[MC-200000] Merchant trade select packet (C2S) does not check for negative indices

A merchant trade select packet sent from the client to the server is not checked for an index that is less than 0, only less than the size of the trade offer list. Because of this, sending a negative index such as -1 will cause an ArrayIndexOutOfBoundsException to be thrown and logged to the console.

[12:00:00] [Server thread/FATAL] (Minecraft) Error executing task on Server
java.lang.ArrayIndexOutOfBoundsException: null

Code analysis (Yarn mappings):

public void onMerchantTradeSelect(SelectMerchantTradeC2SPacket packet) {
	NetworkThreadUtils.forceMainThread(packet, this, (ServerWorld) this.player.getServerWorld());
	int tradeId = packet.getTradeId();

	ScreenHandler screenHandler = this.player.currentScreenHandler;
	if (screenHandler instanceof MerchantScreenHandler) {
		MerchantScreenHandler merchantScreenHandler = (MerchantScreenHandler) screenHandler;
		
		// Check for i >= 0 before calling the screen handler method(s)
		merchantScreenHandler.setRecipeIndex(tradeId);
		merchantScreenHandler.switchTo(tradeId);
	}
}

Comments 8

onnowhere 2020-09-11T03:09:00Z

██████╗  ██████╗  ██████╗  ██████╗  ██████╗  ██████╗ 
╚════██╗██╔═████╗██╔═████╗██╔═████╗██╔═████╗██╔═████╗
 █████╔╝██║██╔██║██║██╔██║██║██╔██║██║██╔██║██║██╔██║
██╔═══╝ ████╔╝██║████╔╝██║████╔╝██║████╔╝██║████╔╝██║
███████╗╚██████╔╝╚██████╔╝╚██████╔╝╚██████╔╝╚██████╔╝
╚══════╝ ╚═════╝  ╚═════╝  ╚═════╝  ╚═════╝  ╚═════╝ 
                                                     
                                 .''.
       .''.             *''*    :_\/_:     . 
      :_\/_:   .    .:.*_\/_*   : /\ :  .'.:.'.
  .''.: /\ : _\(/_  ':'* /\ *  : '..'.  -=:o:=-
 :_\/_:'.:::. /)\*''*  .|.* '.\'/.'_\(/_'.':'.'
 : /\ : :::::  '*_\/_* | |  -= o =- /)\    '  *
  '..'  ':::'   * /\ * |'|  .'/.\'.  '._____
      *        __*..* |  |     :      |.   |' .---"|
       _*   .-'   '-. |  |     .--'|  ||   | _|    |
    .-'|  _.|  |    ||   '-__  |   |  |    ||      |
    |' | |.    |    ||       | |   |  |    ||      |
 ___|  '-'     '    ""       '-'   '-.'    '`      |____

Nixinova 2020-09-11T03:19:26Z

🎉 Minecraft's had over 200K reported bugs now; congrats?

galaxy_2alex 2020-09-11T04:03:36Z

Please keep messages such as these in the dedicated Mojira subreddit post: https://www.reddit.com/r/Mojira/comments/iqitfw/the_minecraft_java_edition_bug_tracker_has_just/

Thanks 🙂

yenseo Jang 2020-09-11T04:35:28Z

200000 Bug reports!

W_V 2020-09-11T05:04:18Z

Only MC-2 and MC-20 were valid bugs, MC-200, MC-2000 and MC-20000 weren't valid

galaxy_2alex 2020-09-11T15:02:58Z

Any further comments that are not related to the bug will be removed - don't get me wrong, I agree with the sentiment - but we have a separated Reddit post for this which I linked above.
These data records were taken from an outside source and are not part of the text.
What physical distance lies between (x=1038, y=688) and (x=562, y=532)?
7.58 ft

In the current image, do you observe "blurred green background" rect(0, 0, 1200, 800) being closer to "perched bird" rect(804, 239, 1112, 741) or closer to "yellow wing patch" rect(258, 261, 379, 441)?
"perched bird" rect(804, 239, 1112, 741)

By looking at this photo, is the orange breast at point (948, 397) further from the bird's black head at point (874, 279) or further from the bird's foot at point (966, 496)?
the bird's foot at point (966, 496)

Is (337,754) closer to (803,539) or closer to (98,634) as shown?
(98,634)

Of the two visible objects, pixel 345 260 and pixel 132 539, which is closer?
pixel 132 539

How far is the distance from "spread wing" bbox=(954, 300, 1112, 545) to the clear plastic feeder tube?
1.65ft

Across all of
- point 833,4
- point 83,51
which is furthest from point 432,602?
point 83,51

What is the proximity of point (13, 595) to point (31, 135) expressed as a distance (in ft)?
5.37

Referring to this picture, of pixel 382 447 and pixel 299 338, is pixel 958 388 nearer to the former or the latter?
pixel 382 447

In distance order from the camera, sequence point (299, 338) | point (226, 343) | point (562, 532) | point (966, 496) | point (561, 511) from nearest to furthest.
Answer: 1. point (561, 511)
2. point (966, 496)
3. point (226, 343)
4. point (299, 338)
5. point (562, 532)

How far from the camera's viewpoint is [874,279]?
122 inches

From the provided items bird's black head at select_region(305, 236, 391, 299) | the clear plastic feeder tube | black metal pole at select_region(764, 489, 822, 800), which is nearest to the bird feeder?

Thanks!

user-189af 2020-09-11T19:53:58Z

Can someone help me understand the issue to attempt to reproduce?

marcono1234 2020-09-12T21:29:18Z

@@unknown, this is about the packet ServerboundSelectTradePacket (1.16.3, Mojang name), correct?
And after the exception was logged by the server the connection is closed, right? Though the server-side validation of packets should probably be improved nonetheless.